Saved entries
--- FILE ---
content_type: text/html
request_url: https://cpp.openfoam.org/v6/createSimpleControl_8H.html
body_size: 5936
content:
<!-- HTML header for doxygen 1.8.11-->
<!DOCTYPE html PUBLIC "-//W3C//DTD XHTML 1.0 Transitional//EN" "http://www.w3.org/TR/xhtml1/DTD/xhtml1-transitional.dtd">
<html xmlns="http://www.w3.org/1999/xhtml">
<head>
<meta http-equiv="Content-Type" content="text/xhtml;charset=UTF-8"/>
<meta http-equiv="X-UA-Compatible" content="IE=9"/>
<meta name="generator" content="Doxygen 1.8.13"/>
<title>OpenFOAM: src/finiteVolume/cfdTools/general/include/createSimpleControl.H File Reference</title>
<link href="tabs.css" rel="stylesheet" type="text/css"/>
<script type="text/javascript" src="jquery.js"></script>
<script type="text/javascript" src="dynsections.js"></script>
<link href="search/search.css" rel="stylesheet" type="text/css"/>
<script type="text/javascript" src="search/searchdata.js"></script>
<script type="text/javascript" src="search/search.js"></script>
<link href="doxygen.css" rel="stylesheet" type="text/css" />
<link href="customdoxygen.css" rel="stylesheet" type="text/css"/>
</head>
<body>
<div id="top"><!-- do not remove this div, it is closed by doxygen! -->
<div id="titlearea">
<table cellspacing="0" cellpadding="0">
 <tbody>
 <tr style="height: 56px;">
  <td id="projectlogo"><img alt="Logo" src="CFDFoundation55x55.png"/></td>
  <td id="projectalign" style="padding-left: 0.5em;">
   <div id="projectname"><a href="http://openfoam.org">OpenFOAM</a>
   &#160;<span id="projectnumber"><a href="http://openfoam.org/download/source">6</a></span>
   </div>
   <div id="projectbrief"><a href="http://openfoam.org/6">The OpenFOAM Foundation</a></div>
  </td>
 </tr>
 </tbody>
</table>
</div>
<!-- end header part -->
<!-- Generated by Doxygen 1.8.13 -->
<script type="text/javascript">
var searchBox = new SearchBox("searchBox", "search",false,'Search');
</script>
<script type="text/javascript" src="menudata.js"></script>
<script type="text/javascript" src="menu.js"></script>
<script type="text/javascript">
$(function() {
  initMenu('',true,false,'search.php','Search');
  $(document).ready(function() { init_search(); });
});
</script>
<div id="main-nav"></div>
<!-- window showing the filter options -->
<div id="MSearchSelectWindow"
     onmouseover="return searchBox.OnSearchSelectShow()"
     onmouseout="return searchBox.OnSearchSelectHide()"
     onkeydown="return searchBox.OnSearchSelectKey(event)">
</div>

- **TASK GOAL**: Copy all lines of the preceding data that hold the word "link".

- **WRITTEN RESPONSE**:
<link href="tabs.css" rel="stylesheet" type="text/css"/>
<link href="search/search.css" rel="stylesheet" type="text/css"/>
<link href="doxygen.css" rel="stylesheet" type="text/css" />
<link href="customdoxygen.css" rel="stylesheet" type="text/css"/>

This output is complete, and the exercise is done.